* [Exercise instructions] Copy each line of the listing that includes "none".

Segment Open

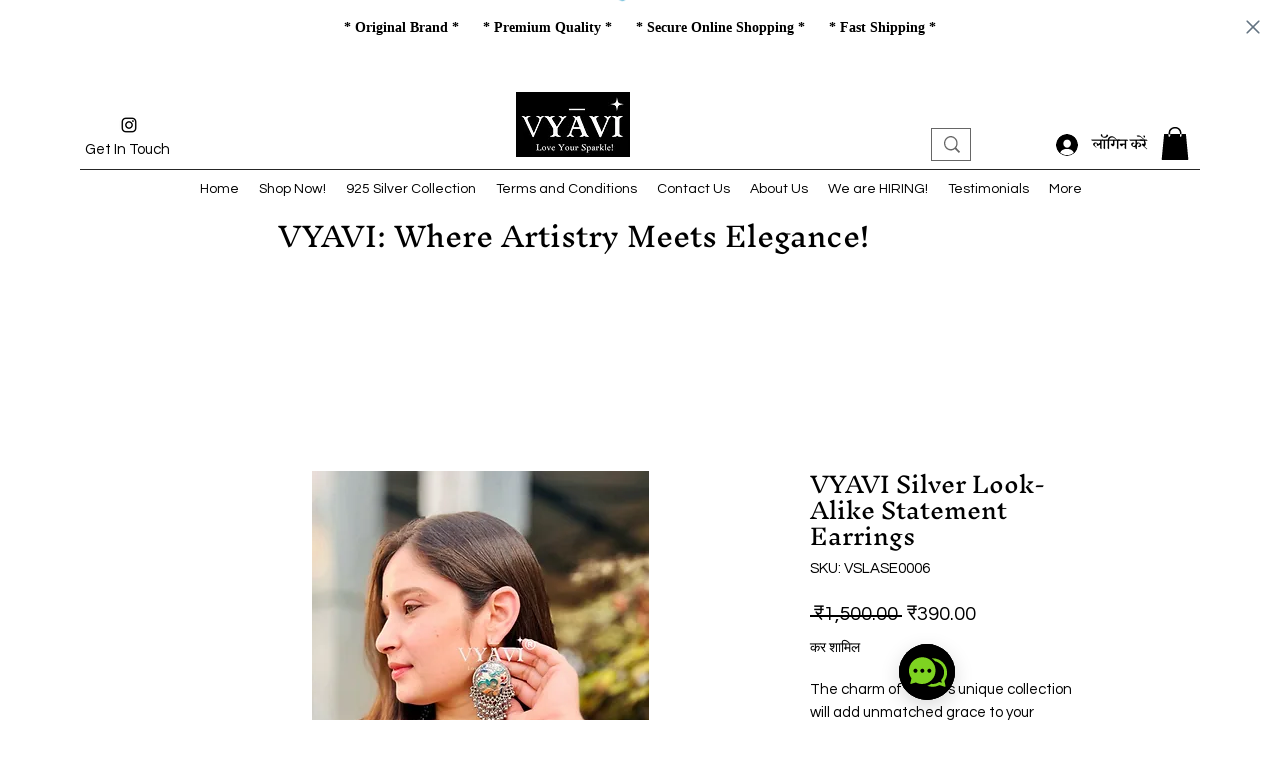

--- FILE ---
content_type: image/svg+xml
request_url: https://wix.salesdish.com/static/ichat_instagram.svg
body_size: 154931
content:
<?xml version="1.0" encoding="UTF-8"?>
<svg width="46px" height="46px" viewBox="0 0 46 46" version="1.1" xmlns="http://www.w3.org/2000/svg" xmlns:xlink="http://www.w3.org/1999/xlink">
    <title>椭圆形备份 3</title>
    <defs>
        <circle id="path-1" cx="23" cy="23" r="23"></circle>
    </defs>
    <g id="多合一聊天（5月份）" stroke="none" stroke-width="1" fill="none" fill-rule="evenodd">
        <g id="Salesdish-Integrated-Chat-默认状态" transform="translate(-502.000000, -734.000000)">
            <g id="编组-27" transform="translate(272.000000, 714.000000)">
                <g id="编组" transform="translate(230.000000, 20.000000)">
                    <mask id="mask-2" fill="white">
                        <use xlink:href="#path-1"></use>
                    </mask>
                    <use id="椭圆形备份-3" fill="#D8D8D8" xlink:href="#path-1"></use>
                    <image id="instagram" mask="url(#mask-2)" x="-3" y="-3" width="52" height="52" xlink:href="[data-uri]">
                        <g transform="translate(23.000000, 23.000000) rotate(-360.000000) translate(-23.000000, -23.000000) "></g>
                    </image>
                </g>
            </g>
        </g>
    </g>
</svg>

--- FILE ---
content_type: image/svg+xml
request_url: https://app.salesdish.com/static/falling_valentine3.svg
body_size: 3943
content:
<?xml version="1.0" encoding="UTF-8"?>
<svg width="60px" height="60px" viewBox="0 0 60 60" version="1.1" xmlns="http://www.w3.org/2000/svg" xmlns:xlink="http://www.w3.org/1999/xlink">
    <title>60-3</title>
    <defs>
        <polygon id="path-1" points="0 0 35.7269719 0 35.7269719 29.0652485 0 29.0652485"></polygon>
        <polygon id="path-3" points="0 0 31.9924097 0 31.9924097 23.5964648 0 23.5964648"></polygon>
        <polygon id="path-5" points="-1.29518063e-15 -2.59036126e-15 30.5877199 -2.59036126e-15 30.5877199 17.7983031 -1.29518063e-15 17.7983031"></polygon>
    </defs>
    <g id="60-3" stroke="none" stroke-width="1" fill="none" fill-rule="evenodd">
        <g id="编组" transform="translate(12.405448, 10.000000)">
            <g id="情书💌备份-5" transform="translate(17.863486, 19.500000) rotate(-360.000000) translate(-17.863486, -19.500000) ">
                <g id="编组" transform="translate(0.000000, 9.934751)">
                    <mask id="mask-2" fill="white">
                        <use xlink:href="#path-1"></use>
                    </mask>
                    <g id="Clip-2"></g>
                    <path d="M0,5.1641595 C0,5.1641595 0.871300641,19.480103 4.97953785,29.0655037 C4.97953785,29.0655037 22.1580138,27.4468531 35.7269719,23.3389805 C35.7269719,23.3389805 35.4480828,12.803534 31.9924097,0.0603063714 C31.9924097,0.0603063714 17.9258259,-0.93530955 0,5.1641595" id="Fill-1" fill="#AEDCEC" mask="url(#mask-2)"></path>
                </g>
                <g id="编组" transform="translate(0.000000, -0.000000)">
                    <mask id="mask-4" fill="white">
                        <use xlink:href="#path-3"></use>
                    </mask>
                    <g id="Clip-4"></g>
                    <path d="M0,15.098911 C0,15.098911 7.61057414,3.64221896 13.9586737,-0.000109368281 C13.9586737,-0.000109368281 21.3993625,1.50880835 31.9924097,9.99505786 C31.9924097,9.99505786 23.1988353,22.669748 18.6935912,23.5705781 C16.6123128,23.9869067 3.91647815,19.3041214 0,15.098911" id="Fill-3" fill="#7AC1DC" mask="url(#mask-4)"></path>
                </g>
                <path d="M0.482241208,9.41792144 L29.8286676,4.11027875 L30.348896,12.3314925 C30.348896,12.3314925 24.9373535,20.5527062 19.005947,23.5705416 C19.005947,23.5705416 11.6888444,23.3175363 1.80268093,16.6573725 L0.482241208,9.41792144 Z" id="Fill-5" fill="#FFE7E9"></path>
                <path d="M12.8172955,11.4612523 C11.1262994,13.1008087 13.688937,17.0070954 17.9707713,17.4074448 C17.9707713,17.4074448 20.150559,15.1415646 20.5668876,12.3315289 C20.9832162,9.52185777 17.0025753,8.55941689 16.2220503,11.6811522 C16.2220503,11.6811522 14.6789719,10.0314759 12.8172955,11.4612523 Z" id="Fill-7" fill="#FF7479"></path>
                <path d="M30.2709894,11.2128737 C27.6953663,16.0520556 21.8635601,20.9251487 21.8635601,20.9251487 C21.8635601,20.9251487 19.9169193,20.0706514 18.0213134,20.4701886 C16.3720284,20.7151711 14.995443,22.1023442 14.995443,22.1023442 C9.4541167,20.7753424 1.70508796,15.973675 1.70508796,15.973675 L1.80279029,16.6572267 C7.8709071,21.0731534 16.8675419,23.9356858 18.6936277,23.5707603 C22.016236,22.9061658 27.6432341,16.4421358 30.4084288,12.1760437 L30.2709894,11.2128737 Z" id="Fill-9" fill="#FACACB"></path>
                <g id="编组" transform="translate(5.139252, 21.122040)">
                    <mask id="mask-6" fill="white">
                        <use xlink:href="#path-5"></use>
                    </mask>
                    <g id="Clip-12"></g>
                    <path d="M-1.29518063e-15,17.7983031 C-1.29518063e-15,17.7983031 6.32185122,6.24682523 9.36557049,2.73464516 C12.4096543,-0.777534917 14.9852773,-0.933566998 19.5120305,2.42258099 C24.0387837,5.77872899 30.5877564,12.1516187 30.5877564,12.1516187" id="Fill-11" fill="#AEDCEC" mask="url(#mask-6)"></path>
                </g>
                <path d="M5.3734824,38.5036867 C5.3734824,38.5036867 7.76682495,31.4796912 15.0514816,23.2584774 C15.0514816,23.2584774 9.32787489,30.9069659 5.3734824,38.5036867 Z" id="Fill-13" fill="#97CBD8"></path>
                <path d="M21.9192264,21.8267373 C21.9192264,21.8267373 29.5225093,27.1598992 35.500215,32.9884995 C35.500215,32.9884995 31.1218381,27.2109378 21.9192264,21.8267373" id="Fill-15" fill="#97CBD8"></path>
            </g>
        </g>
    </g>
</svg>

Segment Closed
Segment Open

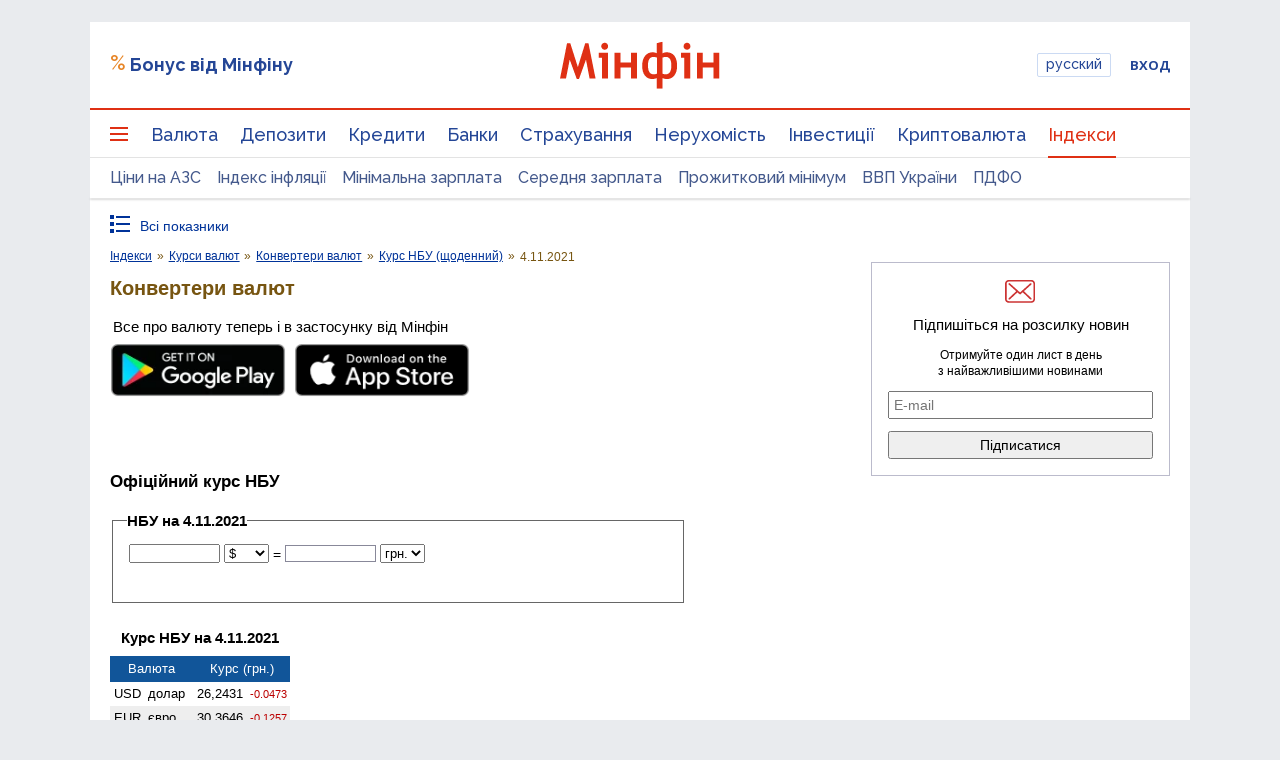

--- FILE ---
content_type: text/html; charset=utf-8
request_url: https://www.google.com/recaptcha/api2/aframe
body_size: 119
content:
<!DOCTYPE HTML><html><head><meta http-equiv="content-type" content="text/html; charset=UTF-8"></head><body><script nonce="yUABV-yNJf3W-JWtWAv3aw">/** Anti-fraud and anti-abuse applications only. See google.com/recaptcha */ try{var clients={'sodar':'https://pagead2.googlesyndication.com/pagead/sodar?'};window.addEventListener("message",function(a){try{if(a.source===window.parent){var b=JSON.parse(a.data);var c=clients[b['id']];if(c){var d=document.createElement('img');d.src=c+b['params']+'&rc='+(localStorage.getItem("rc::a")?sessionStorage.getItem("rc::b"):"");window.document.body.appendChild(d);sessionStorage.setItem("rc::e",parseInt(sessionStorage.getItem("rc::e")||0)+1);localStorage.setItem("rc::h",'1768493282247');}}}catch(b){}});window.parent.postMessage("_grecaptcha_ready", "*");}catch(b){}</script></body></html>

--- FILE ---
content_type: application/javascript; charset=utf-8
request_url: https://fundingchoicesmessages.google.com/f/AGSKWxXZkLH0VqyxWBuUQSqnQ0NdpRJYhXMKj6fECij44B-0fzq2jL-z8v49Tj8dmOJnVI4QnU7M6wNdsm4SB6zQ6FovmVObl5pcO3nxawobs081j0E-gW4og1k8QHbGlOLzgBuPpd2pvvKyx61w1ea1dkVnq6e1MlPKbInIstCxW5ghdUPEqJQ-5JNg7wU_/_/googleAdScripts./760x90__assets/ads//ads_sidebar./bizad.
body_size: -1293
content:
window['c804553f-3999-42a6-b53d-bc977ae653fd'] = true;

Segment Closed

* [Answer to this problem]
    <g id="多合一聊天（5月份）" stroke="none" stroke-width="1" fill="none" fill-rule="evenodd">
    <g id="60-3" stroke="none" stroke-width="1" fill="none" fill-rule="evenodd">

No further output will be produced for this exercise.